==== Document ====

Cette condition pose rarement de difficulté dans la mesure où les dégradations faites aux biens constituent des délits au sens notamment de l’article 322-1 du code pénal.

  1. SUR L’EXISTENCE D’UN DOMMAGE

Bien entendu, une action en responsabilité, peu importe son fondement juridique, suppose que la victime ait subi un dommage indemnisable et qu’elle puisse établir ce dernier.

Dans le cas spécifique de la responsabilité de l’Etat du fait des attroupements, il convient d’évaluer précisément le préjudice subi, en prenant en compte ce qui relève éventuellement de l’assureur. En, effet, il ne pourra être demandé au juge administratif l’indemnisation d’un préjudice qui aurait déjà été pris en charge par l’assureur. Cependant, l’assureur, subrogé dans les droits de son assuré, bénéficiera également d’une action contre l’Etat sur ce fondement.

Par un avis en date du 6 avril 1990, n° 112497, le Conseil d’Etat a précisé qu’il n’existait « aucune restriction quant à la nature des dommages indemnisables, que l’Etat est responsable des dégâts et dommages de toute nature qui sont la conséquence directe et certaine des crimes et délits » commis à l’occasion d’un attroupement.

La haute juridiction du Palais-Royal ajoute :

« la responsabilité de l’Etat peut ainsi être engagée sur le fondement de ces dispositions, non seulement à raison de dommages corporels ou matériels , mais aussi, le cas échant, lorsque les dommages invoqués ont le caractère d’un préjudices commercial consistant notamment en un accroissement de dépenses d’exploitation ou en une perte de recette d’exploitation » (CE, Avis, 6 avril 1990, n° 112497).

La typologie des dommages susceptibles d’être indemnisés dans le cadre de la mise en jeu de la responsabilité de l’Etat est vaste :

  • L’ensemble des préjudices résultant d’un dommage corporel ;
  • Frais de nettoiement, notamment de la voirie publique ;
  • Frais de remise en état des biens dégradés (vitrine ; mobilier urbain ; caméras de vidéosurveillance) ;
  • Frais de travaux nécessaires à la réhabilitation des bâtiments ;
  • Manque à gagner d’un commerçant ou d’un artisan.

Enfin, il convient de souligner que pour être indemnisé, la victime n’a pas à démontrer le caractère anormal et spécial de son préjudice (CE, Avis, 20 février 1998, n° 189185).

  1. SUR L’EXISTENCE D’UN LIEN DE CAUSALITE ENTRE L’ATTROUPEMENT ET LES PREJUDICES

De façon évidente, la victime doit démontrer que les préjudices qu’elle a subis ont pour origine le crime ou le délit commis à l’occasion de l’attroupement.

L’avis précité du Conseil d’Etat du 6 avril 1990 rappelle cette exigence :

« l’Etat est responsable des dégâts et dommages de toute nature qui sont la conséquence directe et certaine des crimes et délits ».

Le juge administratif apprécie pour chaque poste de préjudices invoqués par la victime, le caractère direct et certain du lien entre ces derniers et les faits délictueux commis à l’occasion des manifestations.

==== Données enregistrées ====

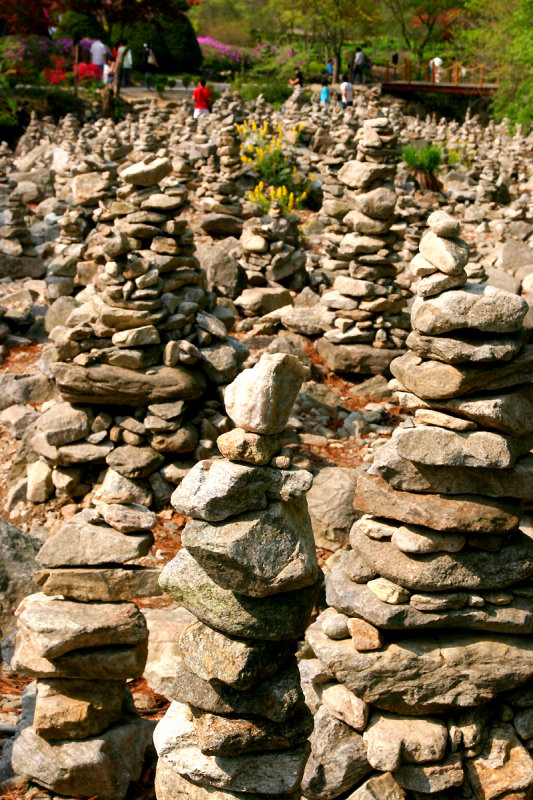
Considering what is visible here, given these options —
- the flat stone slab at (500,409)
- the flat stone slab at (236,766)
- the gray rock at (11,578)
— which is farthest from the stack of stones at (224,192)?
the flat stone slab at (236,766)

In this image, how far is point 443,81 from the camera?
4478 centimetres

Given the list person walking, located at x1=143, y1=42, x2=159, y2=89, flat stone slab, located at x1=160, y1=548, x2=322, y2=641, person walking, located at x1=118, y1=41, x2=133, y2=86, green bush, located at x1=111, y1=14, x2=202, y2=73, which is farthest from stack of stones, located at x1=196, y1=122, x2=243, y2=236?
green bush, located at x1=111, y1=14, x2=202, y2=73

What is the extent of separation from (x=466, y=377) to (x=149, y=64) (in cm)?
3543

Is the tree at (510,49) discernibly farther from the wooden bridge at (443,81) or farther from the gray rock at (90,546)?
the gray rock at (90,546)

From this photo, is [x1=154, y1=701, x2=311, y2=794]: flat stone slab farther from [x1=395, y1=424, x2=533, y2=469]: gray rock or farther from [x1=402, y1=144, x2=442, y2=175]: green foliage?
[x1=402, y1=144, x2=442, y2=175]: green foliage

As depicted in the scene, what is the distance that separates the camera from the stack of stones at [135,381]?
8984 millimetres

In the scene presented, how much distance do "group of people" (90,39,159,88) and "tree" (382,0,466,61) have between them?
16591 millimetres

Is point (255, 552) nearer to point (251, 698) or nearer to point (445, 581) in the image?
point (251, 698)

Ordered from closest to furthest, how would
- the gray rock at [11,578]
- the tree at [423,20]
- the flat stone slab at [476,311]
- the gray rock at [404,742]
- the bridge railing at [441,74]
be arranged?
1. the flat stone slab at [476,311]
2. the gray rock at [404,742]
3. the gray rock at [11,578]
4. the bridge railing at [441,74]
5. the tree at [423,20]

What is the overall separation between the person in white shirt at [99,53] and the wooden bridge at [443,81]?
1444 centimetres

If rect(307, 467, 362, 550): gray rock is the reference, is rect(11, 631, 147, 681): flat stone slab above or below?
above

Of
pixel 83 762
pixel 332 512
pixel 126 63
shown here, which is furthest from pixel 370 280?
pixel 126 63

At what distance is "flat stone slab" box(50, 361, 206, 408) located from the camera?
902 cm

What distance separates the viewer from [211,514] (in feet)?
13.6
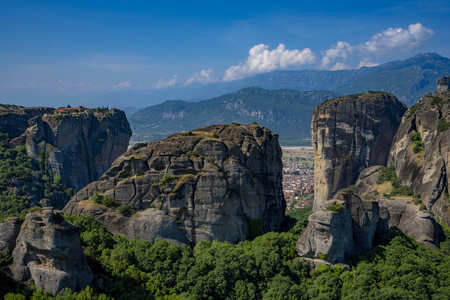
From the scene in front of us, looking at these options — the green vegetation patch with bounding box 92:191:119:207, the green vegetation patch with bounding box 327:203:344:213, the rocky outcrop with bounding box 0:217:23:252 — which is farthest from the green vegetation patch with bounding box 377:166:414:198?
the rocky outcrop with bounding box 0:217:23:252

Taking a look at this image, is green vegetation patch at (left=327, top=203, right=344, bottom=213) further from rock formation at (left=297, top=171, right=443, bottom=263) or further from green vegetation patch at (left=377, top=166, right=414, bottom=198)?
green vegetation patch at (left=377, top=166, right=414, bottom=198)

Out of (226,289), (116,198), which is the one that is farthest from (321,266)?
(116,198)

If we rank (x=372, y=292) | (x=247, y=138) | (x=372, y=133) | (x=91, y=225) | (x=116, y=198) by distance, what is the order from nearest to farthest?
1. (x=372, y=292)
2. (x=91, y=225)
3. (x=116, y=198)
4. (x=247, y=138)
5. (x=372, y=133)

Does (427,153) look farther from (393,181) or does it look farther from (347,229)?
(347,229)

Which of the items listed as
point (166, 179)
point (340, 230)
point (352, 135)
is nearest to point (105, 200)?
point (166, 179)

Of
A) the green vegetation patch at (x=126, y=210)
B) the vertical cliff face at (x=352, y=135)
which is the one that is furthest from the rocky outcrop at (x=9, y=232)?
the vertical cliff face at (x=352, y=135)

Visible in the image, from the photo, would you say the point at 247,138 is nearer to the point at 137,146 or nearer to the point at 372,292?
the point at 137,146
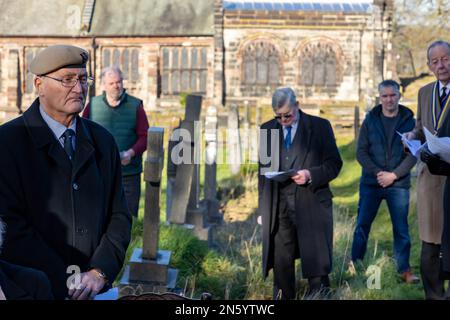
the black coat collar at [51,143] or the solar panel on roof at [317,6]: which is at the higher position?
the solar panel on roof at [317,6]

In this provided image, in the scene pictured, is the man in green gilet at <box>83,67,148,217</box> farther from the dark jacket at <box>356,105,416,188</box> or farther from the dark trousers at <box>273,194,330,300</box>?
the dark jacket at <box>356,105,416,188</box>

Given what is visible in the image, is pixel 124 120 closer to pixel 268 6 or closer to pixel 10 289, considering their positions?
pixel 10 289

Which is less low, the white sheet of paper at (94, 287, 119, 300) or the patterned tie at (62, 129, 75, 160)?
the patterned tie at (62, 129, 75, 160)

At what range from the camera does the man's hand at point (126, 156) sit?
24.8 ft

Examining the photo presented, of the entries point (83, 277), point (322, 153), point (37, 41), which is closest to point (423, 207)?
point (322, 153)

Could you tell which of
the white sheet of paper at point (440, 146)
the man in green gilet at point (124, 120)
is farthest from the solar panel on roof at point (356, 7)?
the white sheet of paper at point (440, 146)

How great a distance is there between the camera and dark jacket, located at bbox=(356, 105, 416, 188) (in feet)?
25.5

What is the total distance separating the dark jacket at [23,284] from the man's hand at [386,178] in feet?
16.9

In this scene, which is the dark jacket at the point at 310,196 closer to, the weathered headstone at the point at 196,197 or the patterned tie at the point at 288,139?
the patterned tie at the point at 288,139

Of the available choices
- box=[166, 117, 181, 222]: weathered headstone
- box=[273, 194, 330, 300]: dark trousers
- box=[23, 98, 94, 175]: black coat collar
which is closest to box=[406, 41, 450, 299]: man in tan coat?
box=[273, 194, 330, 300]: dark trousers

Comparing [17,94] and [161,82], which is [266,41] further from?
[17,94]

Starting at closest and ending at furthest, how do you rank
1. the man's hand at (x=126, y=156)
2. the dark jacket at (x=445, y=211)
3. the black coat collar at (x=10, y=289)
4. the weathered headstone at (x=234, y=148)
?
the black coat collar at (x=10, y=289) → the dark jacket at (x=445, y=211) → the man's hand at (x=126, y=156) → the weathered headstone at (x=234, y=148)

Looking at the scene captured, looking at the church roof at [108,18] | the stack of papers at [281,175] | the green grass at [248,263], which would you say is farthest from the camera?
the church roof at [108,18]

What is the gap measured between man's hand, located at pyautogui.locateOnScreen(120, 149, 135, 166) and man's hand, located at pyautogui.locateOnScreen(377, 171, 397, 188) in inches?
101
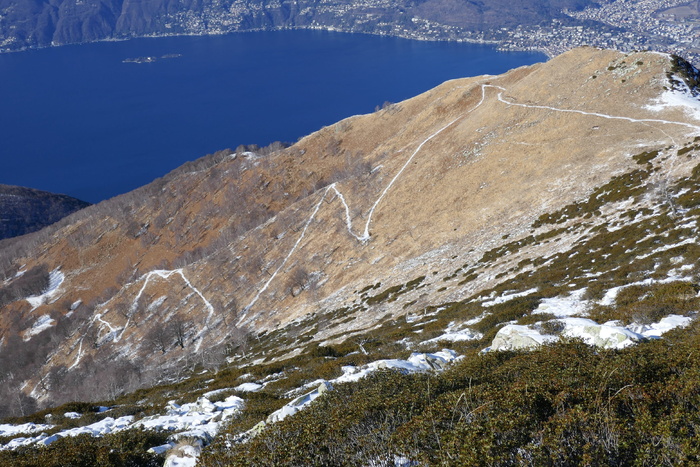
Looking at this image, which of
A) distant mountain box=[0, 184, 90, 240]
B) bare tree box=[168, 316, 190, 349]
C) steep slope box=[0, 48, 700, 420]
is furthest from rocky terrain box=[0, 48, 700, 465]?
distant mountain box=[0, 184, 90, 240]

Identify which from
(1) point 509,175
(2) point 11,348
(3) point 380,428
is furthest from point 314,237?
(2) point 11,348

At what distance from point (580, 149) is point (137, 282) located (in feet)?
300

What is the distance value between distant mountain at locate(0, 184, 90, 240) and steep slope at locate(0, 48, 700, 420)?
56.2 meters

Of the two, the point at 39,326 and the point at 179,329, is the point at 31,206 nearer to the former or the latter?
the point at 39,326

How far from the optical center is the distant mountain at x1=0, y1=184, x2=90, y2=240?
181375 mm

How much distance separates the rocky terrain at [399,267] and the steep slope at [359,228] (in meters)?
0.40

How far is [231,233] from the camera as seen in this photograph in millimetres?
106125

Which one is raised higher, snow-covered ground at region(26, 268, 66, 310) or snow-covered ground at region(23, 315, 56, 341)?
snow-covered ground at region(26, 268, 66, 310)

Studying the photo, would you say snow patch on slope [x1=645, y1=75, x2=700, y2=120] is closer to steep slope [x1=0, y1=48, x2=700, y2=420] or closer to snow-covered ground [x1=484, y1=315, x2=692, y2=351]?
steep slope [x1=0, y1=48, x2=700, y2=420]

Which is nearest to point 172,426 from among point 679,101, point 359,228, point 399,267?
point 399,267

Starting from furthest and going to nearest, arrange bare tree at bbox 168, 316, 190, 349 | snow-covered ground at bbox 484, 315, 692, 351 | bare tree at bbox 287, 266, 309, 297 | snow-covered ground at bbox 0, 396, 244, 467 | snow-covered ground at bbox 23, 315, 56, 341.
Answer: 1. snow-covered ground at bbox 23, 315, 56, 341
2. bare tree at bbox 168, 316, 190, 349
3. bare tree at bbox 287, 266, 309, 297
4. snow-covered ground at bbox 0, 396, 244, 467
5. snow-covered ground at bbox 484, 315, 692, 351

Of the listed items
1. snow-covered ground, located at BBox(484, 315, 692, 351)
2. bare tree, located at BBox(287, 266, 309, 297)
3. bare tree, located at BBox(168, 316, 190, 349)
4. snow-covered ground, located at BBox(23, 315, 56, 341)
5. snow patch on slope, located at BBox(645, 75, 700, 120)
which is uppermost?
snow patch on slope, located at BBox(645, 75, 700, 120)

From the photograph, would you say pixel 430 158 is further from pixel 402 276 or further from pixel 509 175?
pixel 402 276

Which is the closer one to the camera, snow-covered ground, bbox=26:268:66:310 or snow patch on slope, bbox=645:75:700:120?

====

* Objectif 1: Selon le document, pourquoi l'évaluation du préjudice doit-elle tenir compte de ce qui relève de l'assureur ? Répondez en une à trois phrases.
* Objectif 2: Résumez le document en deux phrases.

* Réponse rédigée 1: Il n'est pas possible de demander au juge administratif l'indemnisation d'un préjudice déjà pris en charge par l'assureur. L'assureur, subrogé dans les droits de son assuré, dispose toutefois lui aussi d'une action contre l'État sur ce fondement.

* Réponse rédigée 2: Pour engager la responsabilité de l'État du fait des attroupements, la victime doit établir un dommage indemnisable, sans restriction quant à sa nature (corporel, matériel ou commercial) et sans avoir à démontrer son caractère anormal et spécial. Elle doit aussi prouver que ses préjudices sont la conséquence directe et certaine du crime ou du délit commis lors de l'attroupement, lien que le juge administratif apprécie pour chaque poste de préjudice.